Primeira assembleia do povo Madjá do
Rio Envira, Feijó, Acre.
Lindomar Dias
Padilha
Com o tema TERRITÓRIO
PROTEGIDO: Soberania Alimentar e Espaço de Políticas Públicas foi realizada a I
Assembleia do povo Madijá do Rio Envira, no município de Feijó, no estado do
Acre nos dias 30 de abril a 02 maio. Todas as aldeias das três terras indígenas
localizadas no Médio e Alto Rio Envira: T.I Jaminawa/Envira, que acolheu os
representantes delegados, T.I Igarapé do Pau e T.I Kulina do Rio Envira além de
outras três lideranças da Aldeia Macapá, município do Envira, AM. Ao todo 150
lideranças se juntaram à comunidade da aldeia “Jaminawa” para discutir seus
problemas, compartilhar experiências, encontrar caminhos, exigir direitos e
respeito. Abrir os olhos!
A assembleia Madjá do Rio
Envira, faz parte de um conjunto de assembleias regionais e locais que o povo
Madijá vem realizando com apoio do Cimi Regional Amazônia Ocidental no intuito
de refletir sobre a dramática situação de violências, assassinatos, suicídios e
quase que total abandono do poder público, vivida por este povo que é um grande
povo com sua história escrita com suas próprias “tintas” na história dos povos
indígenas da Amazônia Ocidental e mesmo na história do Brasil. Já foram
realizadas quatro assembleias locais (por terras e aldeias mais próximas)
restando ainda mais duas a serem realizadas. Uma na Aldeia Macapá, município de
Envira, AM e outra no Alto Rio Purus, município de Santa Rosa do Purus, AC. Ao
final de todas essas assembleias, será realizada uma assembleia mais ampla e
que reunirá todos os encaminhamentos, propostas e decisões tiradas nas
assembleias locais.

★ ★ ★ ★

Exercício:
Copie integralmente o texto sobre a assembleia no Rio Envira, sem alterar nenhuma palavra. A listagem não tem nenhum papel nesta atividade.

Dados selecionados:
★ ★ ★ ★

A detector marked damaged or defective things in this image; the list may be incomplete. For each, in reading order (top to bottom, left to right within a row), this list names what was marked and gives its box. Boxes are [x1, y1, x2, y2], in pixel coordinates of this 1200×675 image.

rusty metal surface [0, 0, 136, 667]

★ ★ ★ ★

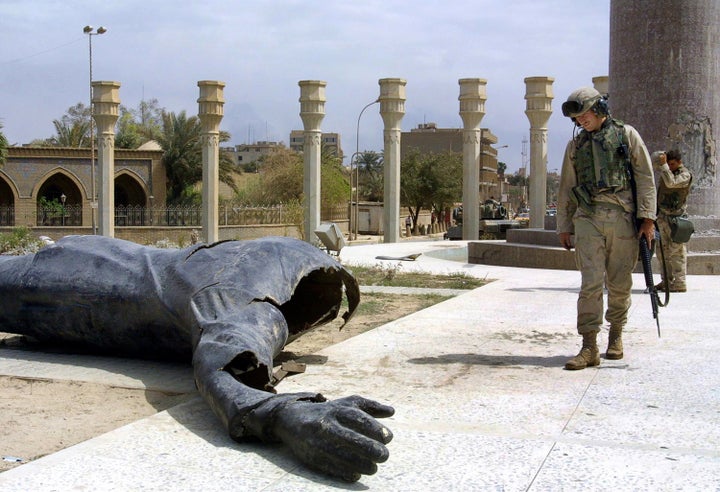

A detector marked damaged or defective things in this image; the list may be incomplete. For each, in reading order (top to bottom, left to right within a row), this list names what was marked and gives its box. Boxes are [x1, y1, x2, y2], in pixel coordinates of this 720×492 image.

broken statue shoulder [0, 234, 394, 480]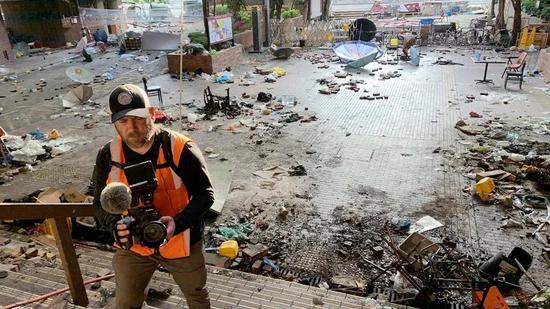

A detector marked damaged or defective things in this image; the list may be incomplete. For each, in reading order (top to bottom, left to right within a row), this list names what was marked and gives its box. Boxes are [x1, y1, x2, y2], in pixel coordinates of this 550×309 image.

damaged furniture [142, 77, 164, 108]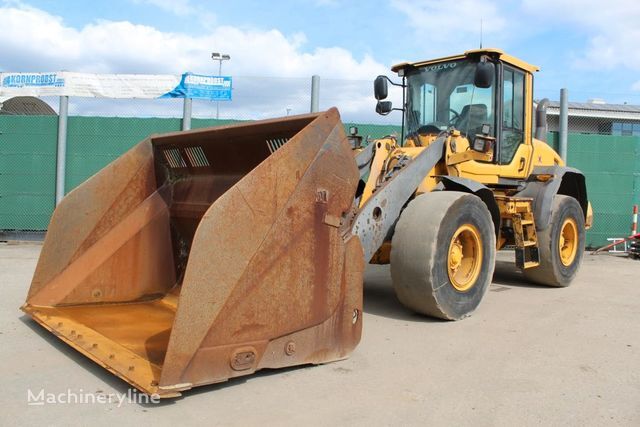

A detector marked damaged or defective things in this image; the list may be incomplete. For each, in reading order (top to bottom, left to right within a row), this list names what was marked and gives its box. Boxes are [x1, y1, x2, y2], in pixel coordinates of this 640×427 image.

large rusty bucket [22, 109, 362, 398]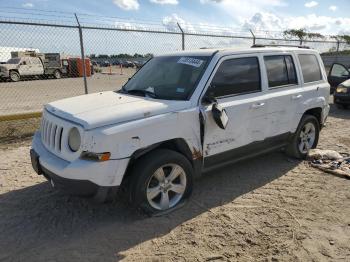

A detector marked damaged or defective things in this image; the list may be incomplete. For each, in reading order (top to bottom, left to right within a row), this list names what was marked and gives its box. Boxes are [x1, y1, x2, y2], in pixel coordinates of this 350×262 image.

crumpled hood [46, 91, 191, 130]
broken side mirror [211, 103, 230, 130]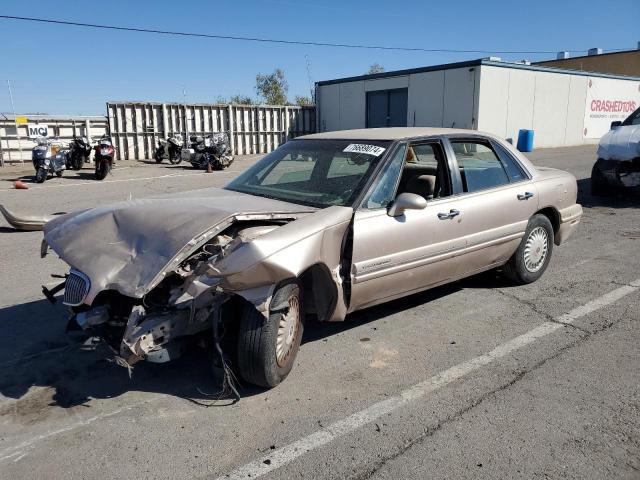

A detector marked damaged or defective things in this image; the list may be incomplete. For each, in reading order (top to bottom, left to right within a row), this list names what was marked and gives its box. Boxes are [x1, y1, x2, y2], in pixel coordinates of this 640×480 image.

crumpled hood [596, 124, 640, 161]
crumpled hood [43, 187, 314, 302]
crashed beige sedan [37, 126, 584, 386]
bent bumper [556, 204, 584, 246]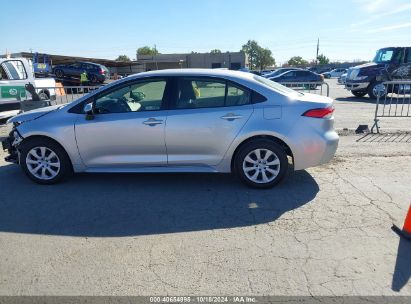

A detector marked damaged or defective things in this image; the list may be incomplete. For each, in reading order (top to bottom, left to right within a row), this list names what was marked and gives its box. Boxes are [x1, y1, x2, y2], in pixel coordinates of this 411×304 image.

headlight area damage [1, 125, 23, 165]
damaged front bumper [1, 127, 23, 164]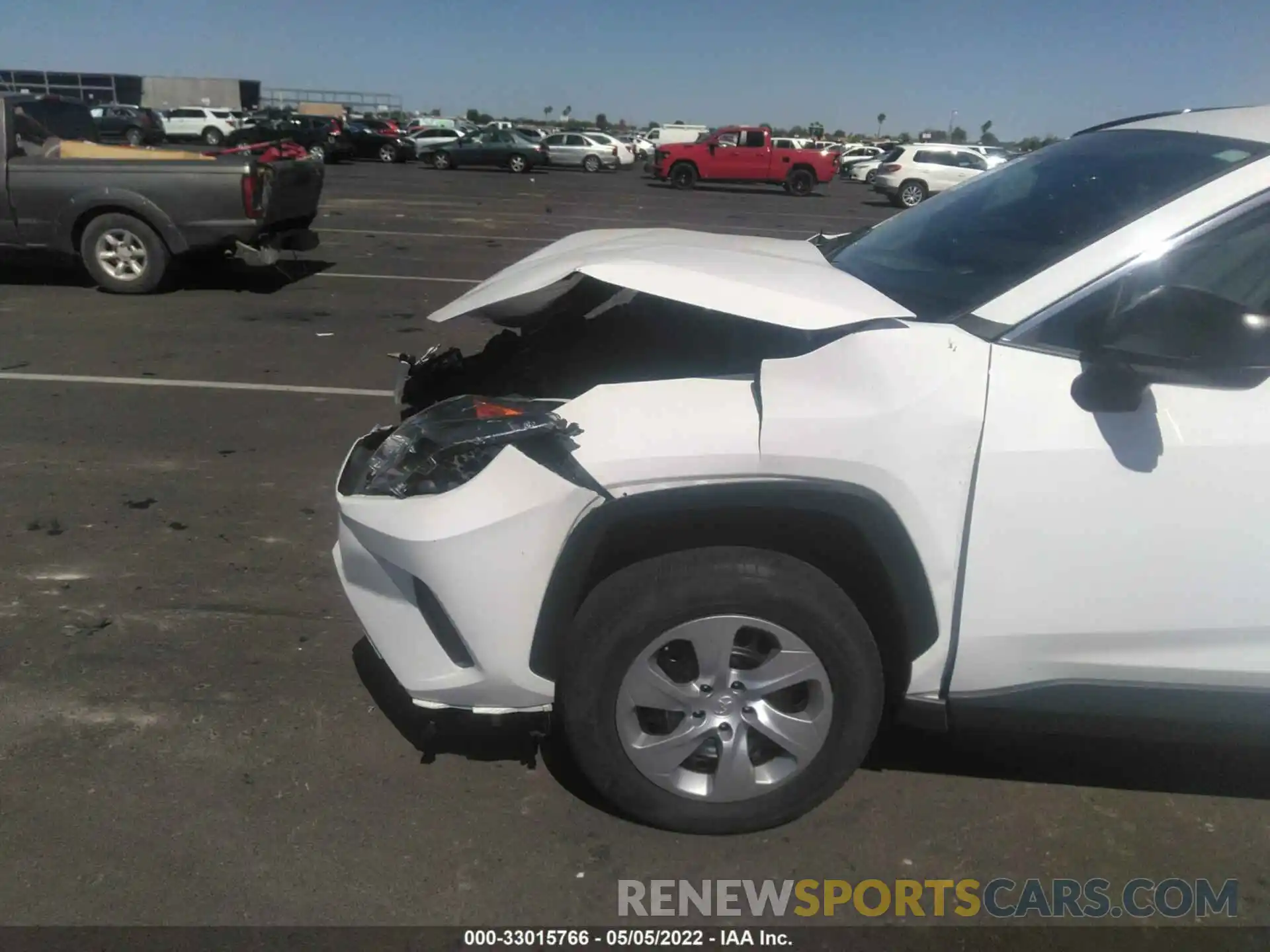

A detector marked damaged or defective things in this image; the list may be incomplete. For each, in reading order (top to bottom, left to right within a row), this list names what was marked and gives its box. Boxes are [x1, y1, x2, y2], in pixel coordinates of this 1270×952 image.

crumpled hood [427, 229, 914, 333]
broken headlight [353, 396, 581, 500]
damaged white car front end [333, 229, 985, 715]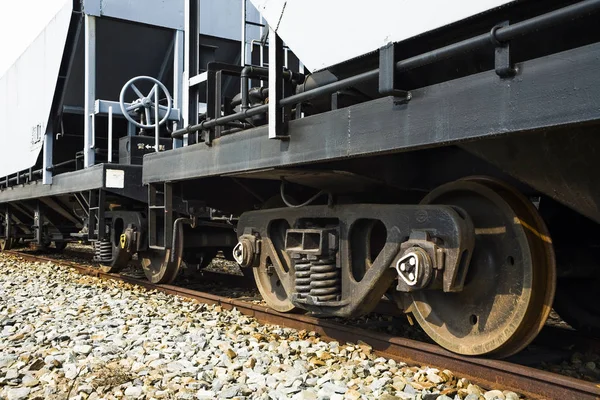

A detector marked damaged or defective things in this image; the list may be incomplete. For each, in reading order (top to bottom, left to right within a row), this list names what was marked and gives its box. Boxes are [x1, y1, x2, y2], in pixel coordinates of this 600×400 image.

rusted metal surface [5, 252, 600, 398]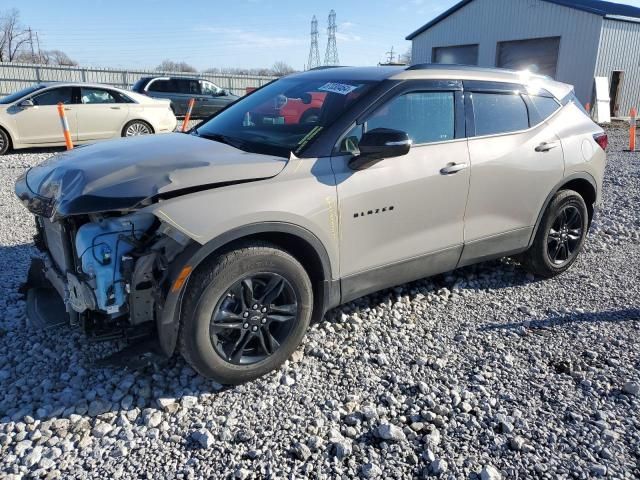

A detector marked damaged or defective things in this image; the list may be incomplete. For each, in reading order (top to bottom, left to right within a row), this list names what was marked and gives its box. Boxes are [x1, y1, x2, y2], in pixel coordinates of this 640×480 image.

★ ★ ★ ★

Resolução do exercício:
Primeira assembleia do povo Madjá do
Rio Envira, Feijó, Acre.
Lindomar Dias
Padilha
Com o tema TERRITÓRIO
PROTEGIDO: Soberania Alimentar e Espaço de Políticas Públicas foi realizada a I
Assembleia do povo Madijá do Rio Envira, no município de Feijó, no estado do
Acre nos dias 30 de abril a 02 maio. Todas as aldeias das três terras indígenas
localizadas no Médio e Alto Rio Envira: T.I Jaminawa/Envira, que acolheu os
representantes delegados, T.I Igarapé do Pau e T.I Kulina do Rio Envira além de
outras três lideranças da Aldeia Macapá, município do Envira, AM. Ao todo 150
lideranças se juntaram à comunidade da aldeia “Jaminawa” para discutir seus
problemas, compartilhar experiências, encontrar caminhos, exigir direitos e
respeito. Abrir os olhos!
A assembleia Madjá do Rio
Envira, faz parte de um conjunto de assembleias regionais e locais que o povo
Madijá vem realizando com apoio do Cimi Regional Amazônia Ocidental no intuito
de refletir sobre a dramática situação de violências, assassinatos, suicídios e
quase que total abandono do poder público, vivida por este povo que é um grande
povo com sua história escrita com suas próprias “tintas” na história dos povos
indígenas da Amazônia Ocidental e mesmo na história do Brasil. Já foram
realizadas quatro assembleias locais (por terras e aldeias mais próximas)
restando ainda mais duas a serem realizadas. Uma na Aldeia Macapá, município de
Envira, AM e outra no Alto Rio Purus, município de Santa Rosa do Purus, AC. Ao
final de todas essas assembleias, será realizada uma assembleia mais ampla e
que reunirá todos os encaminhamentos, propostas e decisões tiradas nas
assembleias locais.